_WORK TO DO:_
Please return the listing below word for word, leaving out the pictures.

════════════════

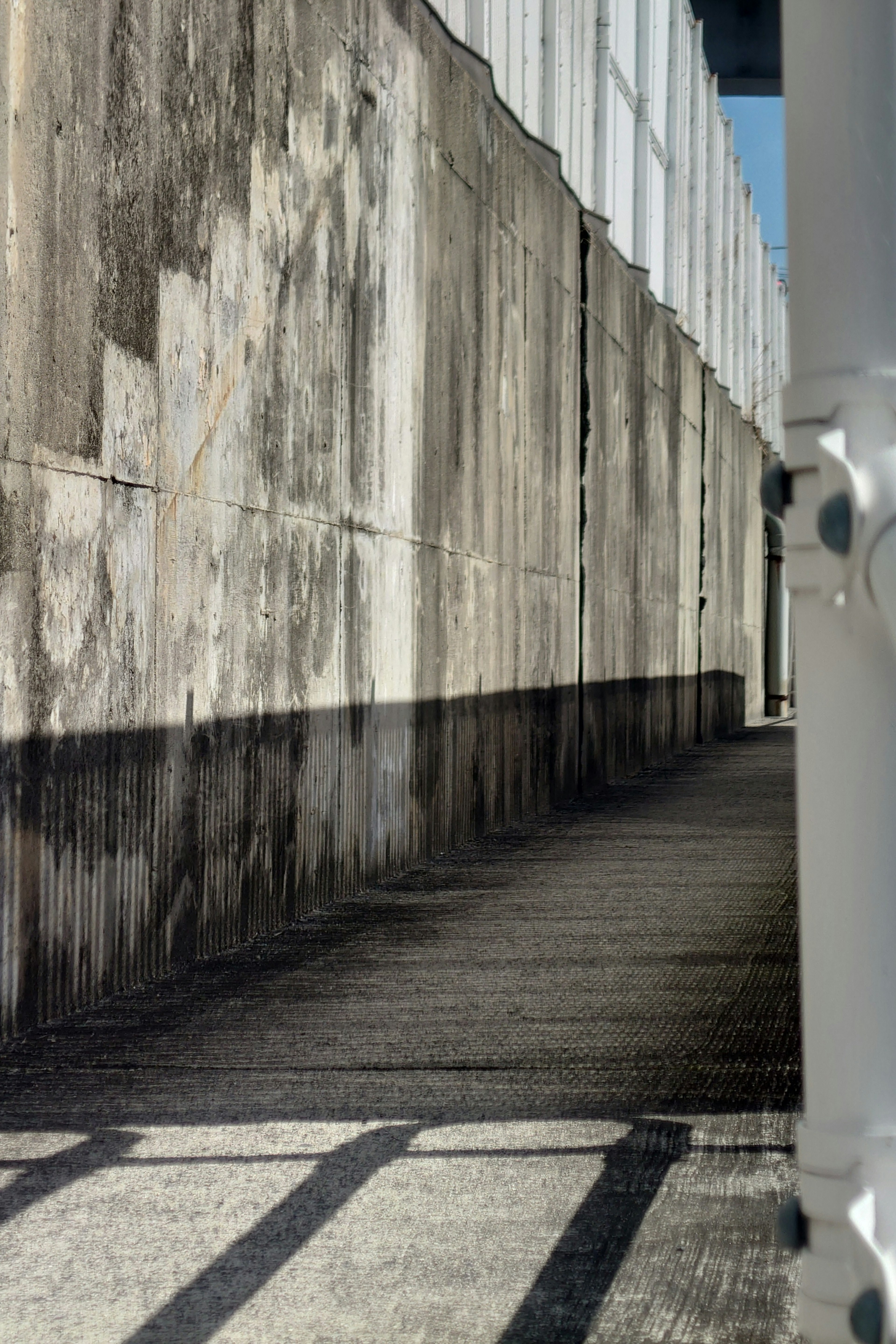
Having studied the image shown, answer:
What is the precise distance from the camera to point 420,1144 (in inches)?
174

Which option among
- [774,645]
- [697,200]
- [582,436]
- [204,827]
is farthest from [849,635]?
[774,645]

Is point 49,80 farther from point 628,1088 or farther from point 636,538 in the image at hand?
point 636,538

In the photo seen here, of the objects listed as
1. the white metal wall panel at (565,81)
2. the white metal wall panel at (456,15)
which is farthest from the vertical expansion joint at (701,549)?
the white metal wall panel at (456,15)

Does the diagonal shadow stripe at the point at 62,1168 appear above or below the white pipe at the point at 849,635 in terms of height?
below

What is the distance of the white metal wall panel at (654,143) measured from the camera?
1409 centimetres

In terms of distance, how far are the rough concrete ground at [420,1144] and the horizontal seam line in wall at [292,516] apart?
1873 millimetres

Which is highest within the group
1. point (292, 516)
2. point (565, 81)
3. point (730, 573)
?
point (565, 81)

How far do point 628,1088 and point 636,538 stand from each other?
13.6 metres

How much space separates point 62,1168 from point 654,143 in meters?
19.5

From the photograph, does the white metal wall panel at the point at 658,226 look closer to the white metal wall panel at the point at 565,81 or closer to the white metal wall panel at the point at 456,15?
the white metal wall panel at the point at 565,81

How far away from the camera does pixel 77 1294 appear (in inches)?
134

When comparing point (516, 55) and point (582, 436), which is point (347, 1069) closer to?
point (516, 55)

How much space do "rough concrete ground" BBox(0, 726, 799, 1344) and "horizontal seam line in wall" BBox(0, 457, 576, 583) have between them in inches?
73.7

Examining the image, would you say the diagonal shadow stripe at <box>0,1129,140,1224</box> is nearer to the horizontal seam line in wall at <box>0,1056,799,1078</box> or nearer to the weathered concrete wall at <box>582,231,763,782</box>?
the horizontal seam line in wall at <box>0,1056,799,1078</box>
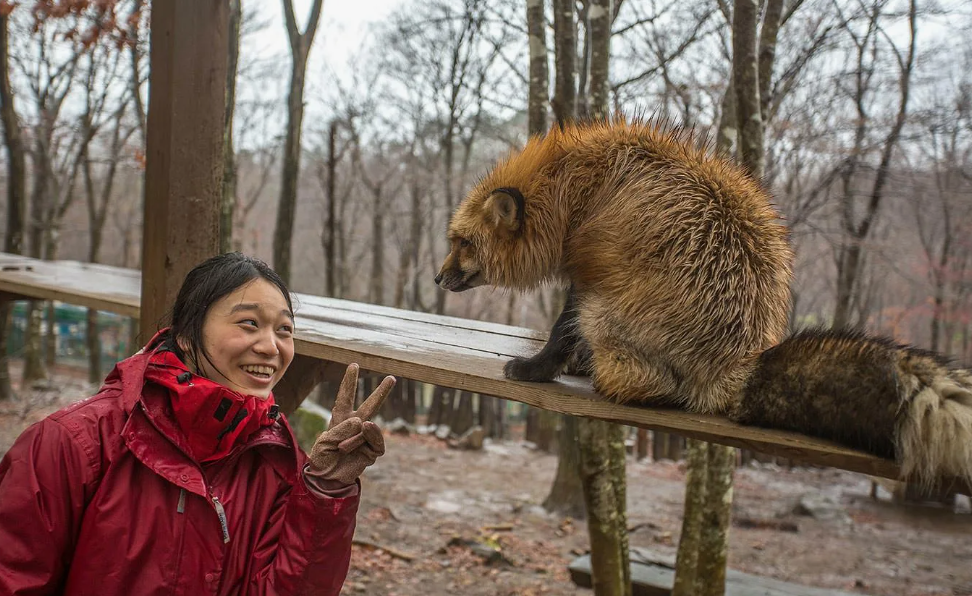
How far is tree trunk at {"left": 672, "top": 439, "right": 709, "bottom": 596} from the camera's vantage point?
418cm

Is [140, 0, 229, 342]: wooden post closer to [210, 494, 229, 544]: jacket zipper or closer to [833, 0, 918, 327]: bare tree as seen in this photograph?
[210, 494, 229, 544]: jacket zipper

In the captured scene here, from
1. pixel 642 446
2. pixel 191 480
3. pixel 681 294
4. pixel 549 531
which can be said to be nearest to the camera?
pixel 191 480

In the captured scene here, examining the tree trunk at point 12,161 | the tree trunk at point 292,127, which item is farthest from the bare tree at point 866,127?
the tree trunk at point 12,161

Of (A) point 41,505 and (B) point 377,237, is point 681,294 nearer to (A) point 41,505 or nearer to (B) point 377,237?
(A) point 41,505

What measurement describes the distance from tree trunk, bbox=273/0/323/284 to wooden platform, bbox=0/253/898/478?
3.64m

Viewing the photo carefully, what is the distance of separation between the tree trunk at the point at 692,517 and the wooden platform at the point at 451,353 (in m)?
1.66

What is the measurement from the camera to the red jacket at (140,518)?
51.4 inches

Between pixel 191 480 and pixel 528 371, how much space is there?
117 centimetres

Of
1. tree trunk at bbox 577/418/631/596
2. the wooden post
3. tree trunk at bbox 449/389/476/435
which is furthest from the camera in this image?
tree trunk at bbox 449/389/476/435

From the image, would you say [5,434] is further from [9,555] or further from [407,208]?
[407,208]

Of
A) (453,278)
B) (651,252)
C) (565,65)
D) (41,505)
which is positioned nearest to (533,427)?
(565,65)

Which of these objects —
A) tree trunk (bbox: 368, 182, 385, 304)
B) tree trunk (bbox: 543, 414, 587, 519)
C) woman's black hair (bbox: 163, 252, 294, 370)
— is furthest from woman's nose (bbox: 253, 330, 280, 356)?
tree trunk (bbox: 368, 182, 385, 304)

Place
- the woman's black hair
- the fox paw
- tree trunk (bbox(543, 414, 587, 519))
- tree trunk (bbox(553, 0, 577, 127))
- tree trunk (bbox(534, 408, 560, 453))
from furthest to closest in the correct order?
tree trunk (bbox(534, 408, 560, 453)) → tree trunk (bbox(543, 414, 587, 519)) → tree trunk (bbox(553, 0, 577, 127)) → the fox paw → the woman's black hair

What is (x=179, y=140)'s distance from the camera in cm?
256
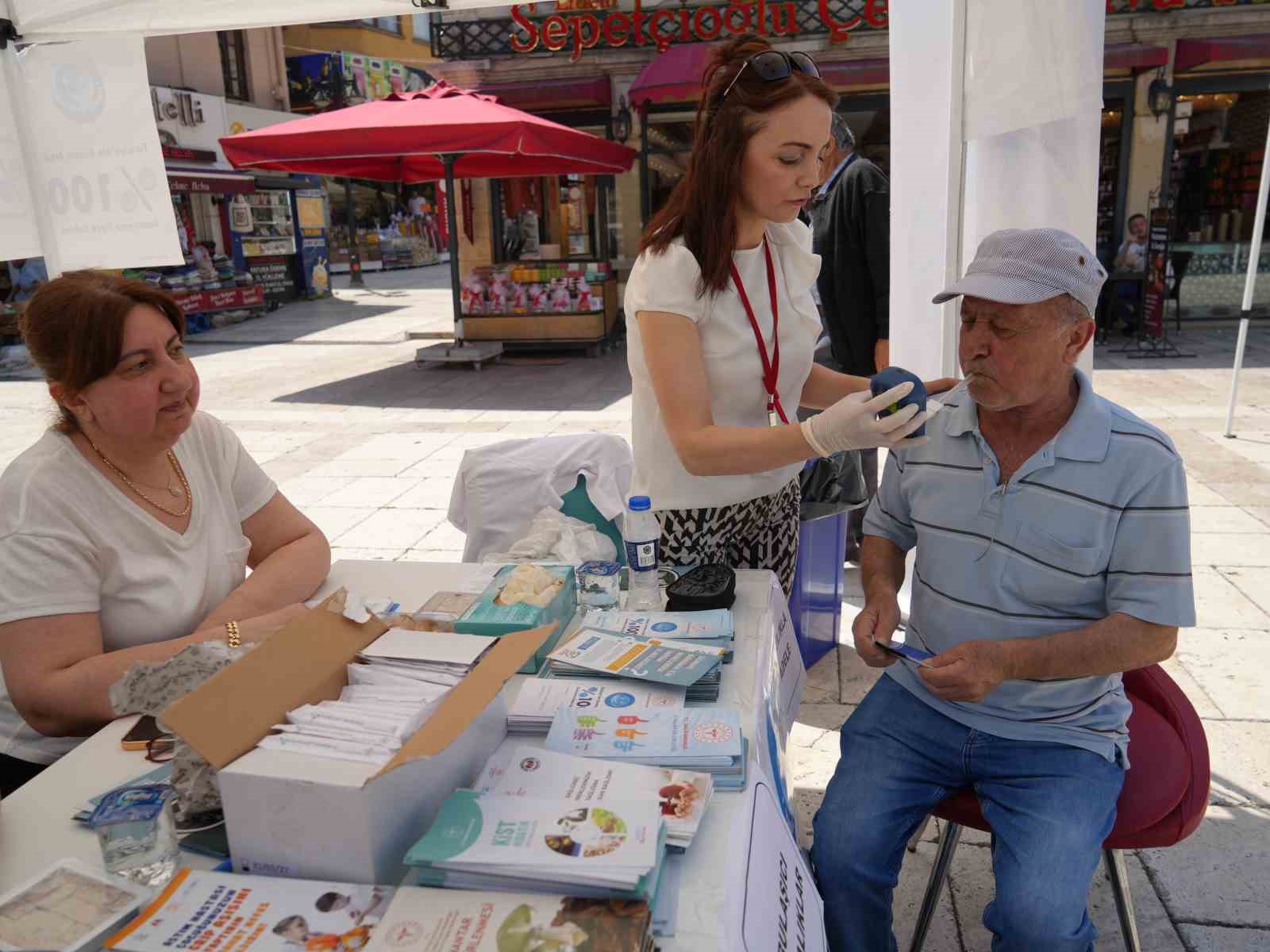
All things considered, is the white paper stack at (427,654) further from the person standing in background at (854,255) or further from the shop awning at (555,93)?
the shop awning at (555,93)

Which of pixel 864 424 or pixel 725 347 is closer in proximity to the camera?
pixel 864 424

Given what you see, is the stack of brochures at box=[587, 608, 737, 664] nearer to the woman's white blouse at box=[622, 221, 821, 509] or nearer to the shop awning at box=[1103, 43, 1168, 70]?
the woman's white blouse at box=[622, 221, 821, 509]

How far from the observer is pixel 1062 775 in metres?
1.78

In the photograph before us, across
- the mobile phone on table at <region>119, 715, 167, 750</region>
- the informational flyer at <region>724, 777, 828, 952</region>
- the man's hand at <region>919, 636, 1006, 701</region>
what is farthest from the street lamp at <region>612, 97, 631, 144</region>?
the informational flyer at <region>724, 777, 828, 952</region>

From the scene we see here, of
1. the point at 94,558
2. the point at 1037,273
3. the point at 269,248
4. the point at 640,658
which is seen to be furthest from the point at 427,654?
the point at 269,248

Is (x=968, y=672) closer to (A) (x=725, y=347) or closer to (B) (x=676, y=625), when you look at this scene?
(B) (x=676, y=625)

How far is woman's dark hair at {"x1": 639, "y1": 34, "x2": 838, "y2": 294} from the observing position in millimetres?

════════════════

_IN RESPONSE:_
Having studied the image shown, answer:
What is the precise distance from the camera to point 420,1144 (in inches)?
174

Which option among
- [774,645]
- [697,200]
- [582,436]
- [204,827]
is farthest from [849,635]?
[774,645]

Is point 49,80 farther from point 628,1088 or farther from point 636,538 in the image at hand?
point 636,538

In the photo seen here, of the objects listed as
1. the white metal wall panel at (565,81)
2. the white metal wall panel at (456,15)
which is farthest from the vertical expansion joint at (701,549)?
the white metal wall panel at (456,15)

Does the diagonal shadow stripe at the point at 62,1168 appear above or below the white pipe at the point at 849,635 in terms of height?
below

What is the distance of the white metal wall panel at (654,143) measured from the camera?
1409 centimetres

In terms of distance, how far are the rough concrete ground at [420,1144] and the horizontal seam line in wall at [292,516] apart?
1873 millimetres

Which is highest within the group
1. point (292, 516)
2. point (565, 81)
3. point (730, 573)
?
point (565, 81)

How far do point 628,1088 and point 636,538 stand from each other?
13.6 metres

How much space separates point 62,1168 from point 654,143 in meters?
19.5

From the photograph, does the white metal wall panel at the point at 658,226 look closer to the white metal wall panel at the point at 565,81 or closer to the white metal wall panel at the point at 456,15?
the white metal wall panel at the point at 565,81

How far away from the camera does pixel 77 1294 appear (in inches)?
134

When comparing point (516, 55) and point (582, 436), which is point (347, 1069) closer to?
point (516, 55)

How much space do "rough concrete ground" BBox(0, 726, 799, 1344) and "horizontal seam line in wall" BBox(0, 457, 576, 583) have between them in inches?
73.7

Examining the image, would you say the diagonal shadow stripe at <box>0,1129,140,1224</box> is nearer to the horizontal seam line in wall at <box>0,1056,799,1078</box> or nearer to the weathered concrete wall at <box>582,231,763,782</box>?
the horizontal seam line in wall at <box>0,1056,799,1078</box>
How far is tree trunk at {"left": 672, "top": 439, "right": 709, "bottom": 596} from the camera's vantage point?
418cm

Is [140, 0, 229, 342]: wooden post closer to [210, 494, 229, 544]: jacket zipper or closer to [833, 0, 918, 327]: bare tree as seen in this photograph?
[210, 494, 229, 544]: jacket zipper

In the captured scene here, from
1. pixel 642 446
2. pixel 191 480
3. pixel 681 294
4. pixel 549 531
which can be said to be nearest to the camera?
pixel 191 480

In the captured scene here, examining the tree trunk at point 12,161 | the tree trunk at point 292,127, which item is farthest from the bare tree at point 866,127?
the tree trunk at point 12,161

Of (A) point 41,505 and (B) point 377,237, is point 681,294 nearer to (A) point 41,505 or nearer to (B) point 377,237?
(A) point 41,505

What measurement describes the distance from tree trunk, bbox=273/0/323/284 to wooden platform, bbox=0/253/898/478?
3.64m

Viewing the photo carefully, what is the distance of separation between the tree trunk at the point at 692,517 and the wooden platform at the point at 451,353 (in m)?
1.66

What is the measurement from the camera to the red jacket at (140,518)?
51.4 inches

Between pixel 191 480 and pixel 528 371, how much space is there?
117 centimetres

Of
1. tree trunk at bbox 577/418/631/596
2. the wooden post
3. tree trunk at bbox 449/389/476/435
which is furthest from the camera in this image?
tree trunk at bbox 449/389/476/435

From the image, would you say [5,434] is further from [9,555] or further from [407,208]?
[407,208]

Of
A) (453,278)
B) (651,252)
C) (565,65)
D) (41,505)
which is positioned nearest to (533,427)?
(565,65)

Which of these objects —
A) tree trunk (bbox: 368, 182, 385, 304)
B) tree trunk (bbox: 543, 414, 587, 519)
C) woman's black hair (bbox: 163, 252, 294, 370)
— is furthest from woman's nose (bbox: 253, 330, 280, 356)?
tree trunk (bbox: 368, 182, 385, 304)

Place
- the woman's black hair
- the fox paw
- tree trunk (bbox(543, 414, 587, 519))
- tree trunk (bbox(553, 0, 577, 127))
- tree trunk (bbox(534, 408, 560, 453))
from furthest to closest in the correct order?
tree trunk (bbox(534, 408, 560, 453)) → tree trunk (bbox(543, 414, 587, 519)) → tree trunk (bbox(553, 0, 577, 127)) → the fox paw → the woman's black hair

What is (x=179, y=140)'s distance from the camera in cm?
256
All things considered, is the white paper stack at (427,654) further from the person standing in background at (854,255) or further from the shop awning at (555,93)?
the shop awning at (555,93)

Which of pixel 864 424 or pixel 725 347 is closer in proximity to the camera?
pixel 864 424

Given what you see, is the stack of brochures at box=[587, 608, 737, 664] nearer to the woman's white blouse at box=[622, 221, 821, 509] or nearer to the shop awning at box=[1103, 43, 1168, 70]?
the woman's white blouse at box=[622, 221, 821, 509]

How far from the observer is pixel 1062 775 in metres?
1.78

In the photograph before us, across
- the mobile phone on table at <region>119, 715, 167, 750</region>
- the informational flyer at <region>724, 777, 828, 952</region>
- the man's hand at <region>919, 636, 1006, 701</region>
what is farthest from the street lamp at <region>612, 97, 631, 144</region>?
the informational flyer at <region>724, 777, 828, 952</region>

From the scene we see here, of
1. the point at 94,558
2. the point at 1037,273
3. the point at 269,248
4. the point at 640,658
which is seen to be furthest from the point at 427,654?
the point at 269,248

Is (x=968, y=672) closer to (A) (x=725, y=347) or closer to (B) (x=676, y=625), when you look at this scene?
(B) (x=676, y=625)

How far is woman's dark hair at {"x1": 639, "y1": 34, "x2": 838, "y2": 294} from the observing position in millimetres?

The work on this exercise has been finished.